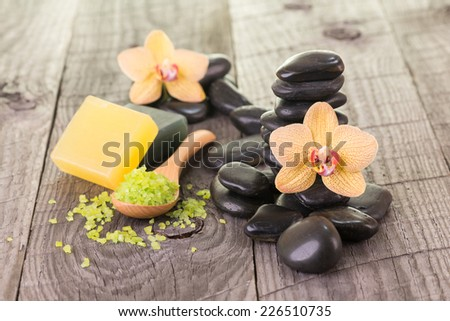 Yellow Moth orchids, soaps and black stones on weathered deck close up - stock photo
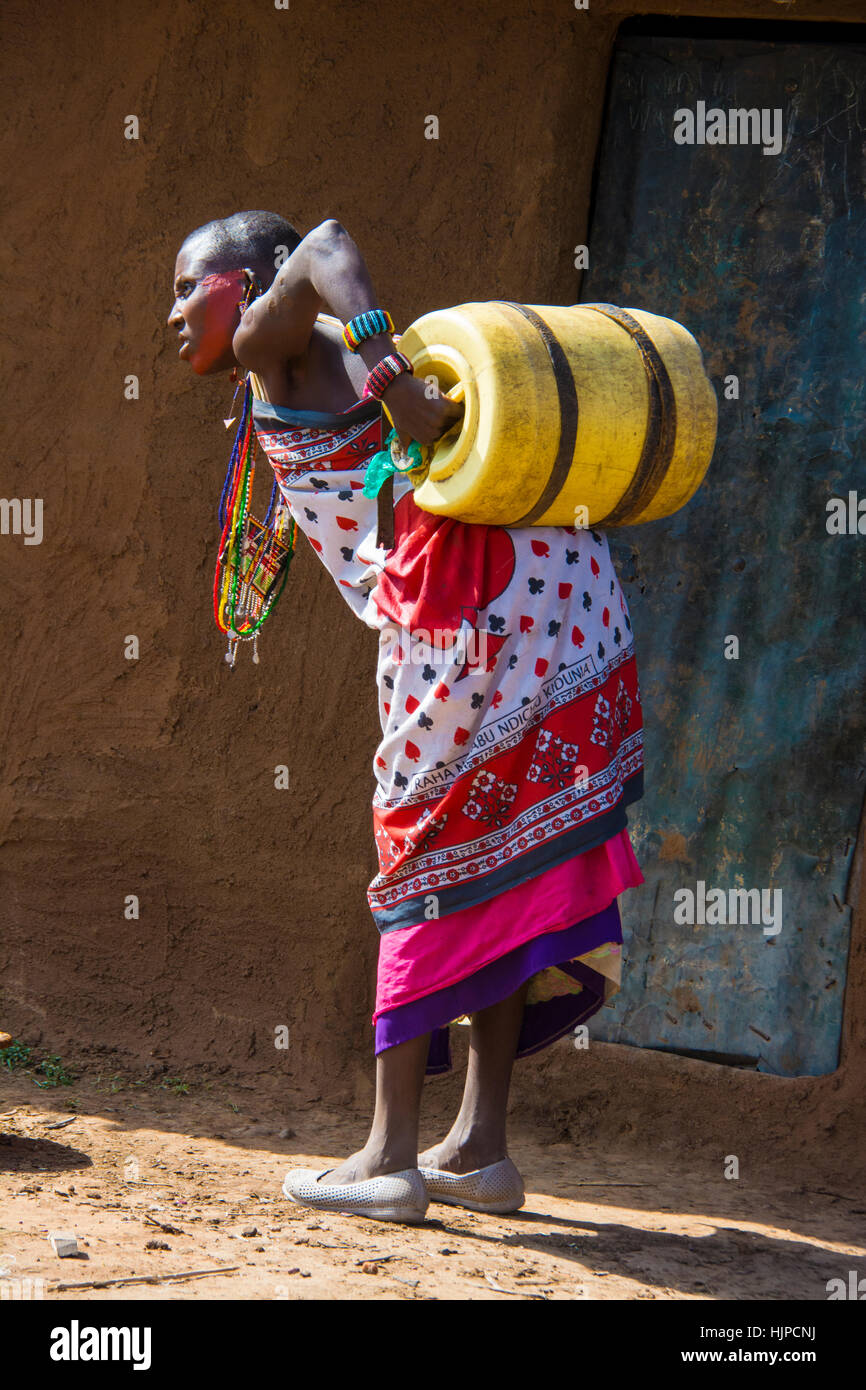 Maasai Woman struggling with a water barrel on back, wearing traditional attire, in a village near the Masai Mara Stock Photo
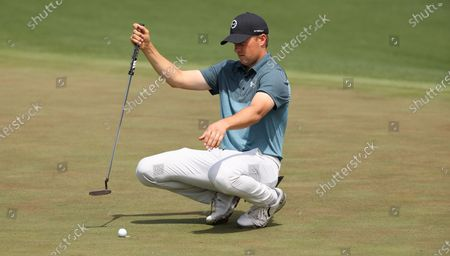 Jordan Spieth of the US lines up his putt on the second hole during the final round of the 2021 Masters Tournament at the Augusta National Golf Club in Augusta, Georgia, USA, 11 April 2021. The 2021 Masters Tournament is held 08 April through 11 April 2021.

◆ **What to do**
Reproduce the material above in full and without alteration, but skip all pictures.

◆ **Answer for this exercise**
 Yellow Moth orchids, soaps and black stones on weathered deck close up - stock photo
 Maasai Woman struggling with a water barrel on back, wearing traditional attire, in a village near the Masai Mara Stock Photo
 Jordan Spieth of the US lines up his putt on the second hole during the final round of the 2021 Masters Tournament at the Augusta National Golf Club in Augusta, Georgia, USA, 11 April 2021. The 2021 Masters Tournament is held 08 April through 11 April 2021.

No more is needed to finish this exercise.